En même temps, ce personnage de Reality a quelque chose de très masculin, qui menace peut-être inconsciemment les agents du FBI.  

Oui, l’espace de Reality est investi par des hommes, mais elle a elle-même des attributs très masculins : c’est une ancienne militaire, elle porte des armes, fait du sport de façon intensive, est très musclée. D’une certaine manière, elle a beaucoup en commun avec ces flics, partage leur jargon, est capable de parler sécurité... Elle a presque quelque chose de la butch [une personne de genre féminin qui adopte une apparence et un comportement socialement connoté comme masculin, ndlr]. Et en même temps, elle a quelque chose de girly, son arme est rose par exemple… 

Quelles questions de mise en scène se sont posées pour filmer le small talk de la première partie ?  

Je me suis mise dans la tête du personnage : d’un côté, elle pressent ce qui se passer. De l’autre, elle doit presque jouer la comédie, être dans la performance et se dire : « Ok, on va parler de sport pendant un petit moment. » Il fallait qu’elle se persuade un peu elle-même de la véracité de cette comédie. Peut-être aussi pour gagner du temps, pour se dire : est-ce qu’il y a une porte cachée par laquelle je peux m’échapper ? 

Sydney Sweeney a vraiment donné corps à cette performance. Avec ses gestes tout en retenue, cette façon de poursuivre une conversation que tu pourrais presque avoir pendant un barbecue. Elle brasse du vide, mais pressent qu’une menace couve. Elle parle de la pluie et du beau temps mais son corps se met en alerte. C’est comme des choses discordantes qui s’entrechoquent. J’adore cette idée qu’autour, il se passe des trucs déments et que tout foute le camp, mais que quand on se concentre sur le langage, tout est banal.  

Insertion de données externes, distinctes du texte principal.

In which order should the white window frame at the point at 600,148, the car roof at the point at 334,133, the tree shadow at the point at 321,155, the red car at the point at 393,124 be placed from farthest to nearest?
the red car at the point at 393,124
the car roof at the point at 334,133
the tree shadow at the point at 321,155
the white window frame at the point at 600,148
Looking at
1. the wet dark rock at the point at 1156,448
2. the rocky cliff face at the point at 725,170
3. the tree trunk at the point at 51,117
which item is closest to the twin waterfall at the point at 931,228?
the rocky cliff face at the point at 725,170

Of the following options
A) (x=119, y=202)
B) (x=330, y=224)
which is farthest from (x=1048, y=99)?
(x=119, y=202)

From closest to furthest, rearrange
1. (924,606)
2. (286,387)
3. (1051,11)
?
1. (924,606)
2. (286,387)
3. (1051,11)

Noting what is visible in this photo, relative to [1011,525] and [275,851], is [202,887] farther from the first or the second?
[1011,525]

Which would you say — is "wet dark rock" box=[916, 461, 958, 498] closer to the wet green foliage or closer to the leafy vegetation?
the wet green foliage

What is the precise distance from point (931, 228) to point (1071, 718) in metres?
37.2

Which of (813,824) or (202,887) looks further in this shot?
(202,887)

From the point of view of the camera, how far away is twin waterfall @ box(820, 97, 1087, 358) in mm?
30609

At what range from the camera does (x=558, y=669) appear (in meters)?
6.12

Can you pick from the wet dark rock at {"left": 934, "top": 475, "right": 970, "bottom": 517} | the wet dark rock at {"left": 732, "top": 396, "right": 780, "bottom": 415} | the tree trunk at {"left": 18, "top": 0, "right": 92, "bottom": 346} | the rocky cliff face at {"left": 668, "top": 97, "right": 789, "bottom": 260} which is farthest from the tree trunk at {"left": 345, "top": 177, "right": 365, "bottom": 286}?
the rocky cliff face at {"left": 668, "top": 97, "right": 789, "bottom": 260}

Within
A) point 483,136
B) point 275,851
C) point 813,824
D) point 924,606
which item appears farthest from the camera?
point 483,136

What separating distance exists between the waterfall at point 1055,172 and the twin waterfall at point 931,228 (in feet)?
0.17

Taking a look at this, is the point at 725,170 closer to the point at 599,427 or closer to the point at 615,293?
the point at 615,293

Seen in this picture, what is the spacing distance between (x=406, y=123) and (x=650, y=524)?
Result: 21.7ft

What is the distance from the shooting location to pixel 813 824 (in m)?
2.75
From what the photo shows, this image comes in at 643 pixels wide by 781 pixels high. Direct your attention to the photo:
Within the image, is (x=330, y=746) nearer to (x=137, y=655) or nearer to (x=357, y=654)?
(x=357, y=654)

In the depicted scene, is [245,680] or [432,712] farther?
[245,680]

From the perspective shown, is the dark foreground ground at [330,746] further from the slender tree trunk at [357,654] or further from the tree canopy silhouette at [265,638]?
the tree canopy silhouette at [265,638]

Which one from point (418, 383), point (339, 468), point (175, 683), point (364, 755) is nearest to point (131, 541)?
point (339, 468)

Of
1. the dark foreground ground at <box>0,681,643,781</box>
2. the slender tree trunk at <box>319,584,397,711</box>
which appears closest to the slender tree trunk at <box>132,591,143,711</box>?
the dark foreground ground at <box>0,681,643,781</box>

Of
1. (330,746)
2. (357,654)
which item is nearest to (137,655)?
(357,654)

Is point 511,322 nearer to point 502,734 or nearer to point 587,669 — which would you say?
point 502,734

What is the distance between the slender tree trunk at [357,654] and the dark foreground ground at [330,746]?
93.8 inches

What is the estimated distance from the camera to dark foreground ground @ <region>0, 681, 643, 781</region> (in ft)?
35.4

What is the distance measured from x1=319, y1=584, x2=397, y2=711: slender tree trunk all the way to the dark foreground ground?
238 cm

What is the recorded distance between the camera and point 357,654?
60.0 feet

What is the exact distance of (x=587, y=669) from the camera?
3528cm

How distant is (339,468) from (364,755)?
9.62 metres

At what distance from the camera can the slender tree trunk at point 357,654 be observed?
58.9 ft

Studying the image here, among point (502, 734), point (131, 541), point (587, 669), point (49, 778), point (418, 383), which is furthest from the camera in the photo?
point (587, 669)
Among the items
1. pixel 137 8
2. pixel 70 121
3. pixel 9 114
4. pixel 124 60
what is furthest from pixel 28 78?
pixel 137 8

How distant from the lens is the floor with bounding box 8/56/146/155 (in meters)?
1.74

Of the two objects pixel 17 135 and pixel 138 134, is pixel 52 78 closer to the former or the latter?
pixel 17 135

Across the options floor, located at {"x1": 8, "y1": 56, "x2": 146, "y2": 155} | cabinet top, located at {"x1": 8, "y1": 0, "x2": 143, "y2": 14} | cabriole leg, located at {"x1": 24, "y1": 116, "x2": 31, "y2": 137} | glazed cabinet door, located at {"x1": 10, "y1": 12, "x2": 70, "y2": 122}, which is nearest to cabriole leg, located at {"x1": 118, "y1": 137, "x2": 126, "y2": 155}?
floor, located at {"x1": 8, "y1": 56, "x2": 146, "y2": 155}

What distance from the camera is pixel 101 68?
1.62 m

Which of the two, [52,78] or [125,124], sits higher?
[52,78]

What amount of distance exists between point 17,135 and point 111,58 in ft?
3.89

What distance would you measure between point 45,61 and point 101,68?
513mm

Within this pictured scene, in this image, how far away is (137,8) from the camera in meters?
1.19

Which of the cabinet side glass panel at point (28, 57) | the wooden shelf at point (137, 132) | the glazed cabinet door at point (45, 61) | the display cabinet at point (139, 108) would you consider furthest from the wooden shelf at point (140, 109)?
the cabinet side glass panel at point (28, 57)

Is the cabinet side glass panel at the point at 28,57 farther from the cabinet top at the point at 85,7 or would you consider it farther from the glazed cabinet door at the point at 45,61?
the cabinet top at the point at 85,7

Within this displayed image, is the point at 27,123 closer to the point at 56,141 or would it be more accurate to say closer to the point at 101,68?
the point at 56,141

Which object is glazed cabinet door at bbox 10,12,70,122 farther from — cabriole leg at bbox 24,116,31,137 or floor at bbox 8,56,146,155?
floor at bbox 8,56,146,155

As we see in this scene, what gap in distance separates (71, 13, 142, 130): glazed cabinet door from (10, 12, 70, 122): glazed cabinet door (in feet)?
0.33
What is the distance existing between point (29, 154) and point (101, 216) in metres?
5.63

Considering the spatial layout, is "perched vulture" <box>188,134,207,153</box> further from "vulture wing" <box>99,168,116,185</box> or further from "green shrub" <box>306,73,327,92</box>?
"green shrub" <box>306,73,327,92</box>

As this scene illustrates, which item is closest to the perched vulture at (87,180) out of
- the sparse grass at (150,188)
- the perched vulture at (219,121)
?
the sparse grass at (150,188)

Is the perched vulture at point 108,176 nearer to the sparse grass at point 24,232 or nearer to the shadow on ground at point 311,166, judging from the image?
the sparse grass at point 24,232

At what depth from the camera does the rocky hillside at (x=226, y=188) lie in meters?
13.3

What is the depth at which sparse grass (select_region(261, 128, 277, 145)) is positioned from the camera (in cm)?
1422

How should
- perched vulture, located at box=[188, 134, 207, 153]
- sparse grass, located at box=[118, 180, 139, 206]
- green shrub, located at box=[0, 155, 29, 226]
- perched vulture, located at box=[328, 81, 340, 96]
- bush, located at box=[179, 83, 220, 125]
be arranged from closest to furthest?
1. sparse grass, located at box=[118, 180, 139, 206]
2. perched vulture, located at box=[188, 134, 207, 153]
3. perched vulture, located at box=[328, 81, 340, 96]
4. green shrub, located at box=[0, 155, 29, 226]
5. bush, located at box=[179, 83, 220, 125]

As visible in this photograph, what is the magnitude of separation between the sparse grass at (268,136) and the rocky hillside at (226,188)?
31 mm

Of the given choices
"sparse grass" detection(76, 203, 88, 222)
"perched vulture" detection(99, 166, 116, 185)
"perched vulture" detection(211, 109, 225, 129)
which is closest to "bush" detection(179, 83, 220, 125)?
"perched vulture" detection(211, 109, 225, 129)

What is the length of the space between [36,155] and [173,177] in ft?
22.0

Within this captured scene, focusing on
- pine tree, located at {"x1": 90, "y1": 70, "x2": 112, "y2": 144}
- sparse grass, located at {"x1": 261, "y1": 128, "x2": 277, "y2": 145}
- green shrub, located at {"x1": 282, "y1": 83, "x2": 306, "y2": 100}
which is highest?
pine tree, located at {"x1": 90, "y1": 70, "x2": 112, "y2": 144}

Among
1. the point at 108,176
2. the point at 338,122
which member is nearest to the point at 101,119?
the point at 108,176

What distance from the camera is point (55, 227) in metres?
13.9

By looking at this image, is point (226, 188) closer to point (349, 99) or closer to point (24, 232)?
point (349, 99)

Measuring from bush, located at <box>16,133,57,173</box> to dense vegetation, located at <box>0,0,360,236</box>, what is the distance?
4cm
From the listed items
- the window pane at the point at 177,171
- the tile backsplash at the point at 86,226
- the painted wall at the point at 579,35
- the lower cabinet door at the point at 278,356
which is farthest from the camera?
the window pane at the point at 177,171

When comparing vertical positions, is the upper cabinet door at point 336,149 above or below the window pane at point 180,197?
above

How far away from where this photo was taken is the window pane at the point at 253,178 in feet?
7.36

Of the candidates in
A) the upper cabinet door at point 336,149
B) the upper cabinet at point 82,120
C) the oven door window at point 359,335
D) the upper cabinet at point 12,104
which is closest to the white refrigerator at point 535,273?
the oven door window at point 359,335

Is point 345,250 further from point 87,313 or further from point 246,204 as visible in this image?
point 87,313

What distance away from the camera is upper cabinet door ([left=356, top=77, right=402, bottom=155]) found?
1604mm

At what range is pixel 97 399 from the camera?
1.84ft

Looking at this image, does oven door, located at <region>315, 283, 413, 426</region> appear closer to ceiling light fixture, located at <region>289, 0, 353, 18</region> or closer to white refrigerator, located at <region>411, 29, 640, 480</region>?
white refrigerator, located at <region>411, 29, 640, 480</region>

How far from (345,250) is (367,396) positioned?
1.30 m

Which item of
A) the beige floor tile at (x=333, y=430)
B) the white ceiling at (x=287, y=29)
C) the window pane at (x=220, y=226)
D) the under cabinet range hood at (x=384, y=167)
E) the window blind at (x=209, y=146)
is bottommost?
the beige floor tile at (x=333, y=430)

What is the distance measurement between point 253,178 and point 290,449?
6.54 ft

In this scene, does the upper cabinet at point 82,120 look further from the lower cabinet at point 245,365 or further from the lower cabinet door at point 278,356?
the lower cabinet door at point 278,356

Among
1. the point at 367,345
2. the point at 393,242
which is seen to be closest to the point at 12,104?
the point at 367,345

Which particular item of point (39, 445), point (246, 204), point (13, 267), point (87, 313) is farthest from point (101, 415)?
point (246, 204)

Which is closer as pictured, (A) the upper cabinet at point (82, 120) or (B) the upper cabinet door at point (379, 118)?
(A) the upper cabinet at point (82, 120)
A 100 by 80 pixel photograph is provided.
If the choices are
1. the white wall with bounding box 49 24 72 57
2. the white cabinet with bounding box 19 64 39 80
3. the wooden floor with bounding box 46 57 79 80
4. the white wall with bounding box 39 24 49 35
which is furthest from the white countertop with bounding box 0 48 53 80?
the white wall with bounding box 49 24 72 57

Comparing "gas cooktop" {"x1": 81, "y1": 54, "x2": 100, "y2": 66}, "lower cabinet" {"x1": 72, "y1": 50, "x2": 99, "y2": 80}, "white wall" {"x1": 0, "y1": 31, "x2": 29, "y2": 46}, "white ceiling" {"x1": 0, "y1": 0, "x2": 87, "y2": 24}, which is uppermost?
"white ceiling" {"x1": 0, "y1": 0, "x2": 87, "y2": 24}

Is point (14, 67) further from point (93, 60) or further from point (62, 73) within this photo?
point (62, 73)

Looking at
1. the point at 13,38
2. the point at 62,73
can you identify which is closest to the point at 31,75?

Le film semble emprunter les codes de films d’horreur paranoïaque, lorsque l’héroïne consent presque à se faire séquestrer. C’est un genre auquel vous avez pensé ?  

Pas beaucoup. En fait, ma grande référence, c’est Michael Haneke. Ses films se déroulent dans un milieu social complètement différent, car très bourgeois. Mais je me suis inspirée de son cinéma qui est rempli d’espaces domestiques pénétrés. Chez ce cinéaste, il y a une notion de sécurité qui est menacée, un usage très pervers des téléphones portables… C’est une angoisse qui vous prend au ventre par des petites choses, plutôt que de vous attaquer frontalement par l’évidence de l’horreur.  

Vous utilisez plusieurs techniques de post production et de montage (disparition des acteurs, bruitages intrusifs) pour brouiller les informations sur les documents classés. Que vouliez-vous exprimer ici ?  

C’était d’abord pour respecter la transcription. A la lecture, c’est très étrange, car certains mots clés, certains passages concernant des informations militaires classées secret défense ont été censuré, expurgés, avalés. L’idée, c’était aussi, en post production, d’évoquer une situation de rapport de force, de contrôle, de pouvoir. A l’origine, le film parle d’un document, d’une information qui a disparu, mais aussi d’une lanceuse d’alerte qu’on veut faire taire. Alors on s’est dit : « Pourquoi ne pas faire disparaître nos acteurs ? ». On a trouvé l’idée très forte, hyper puissante.  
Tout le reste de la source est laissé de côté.